• [What you should do]:
Word for word, reproduce each of the entries.

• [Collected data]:
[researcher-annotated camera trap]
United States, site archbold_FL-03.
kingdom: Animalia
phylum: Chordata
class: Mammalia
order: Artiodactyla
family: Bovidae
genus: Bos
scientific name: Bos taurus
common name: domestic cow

• [Written answer]:
[researcher-annotated camera trap]
United States, site archbold_FL-03.
kingdom: Animalia
phylum: Chordata
class: Mammalia
order: Artiodactyla
family: Bovidae
genus: Bos
scientific name: Bos taurus
common name: domestic cow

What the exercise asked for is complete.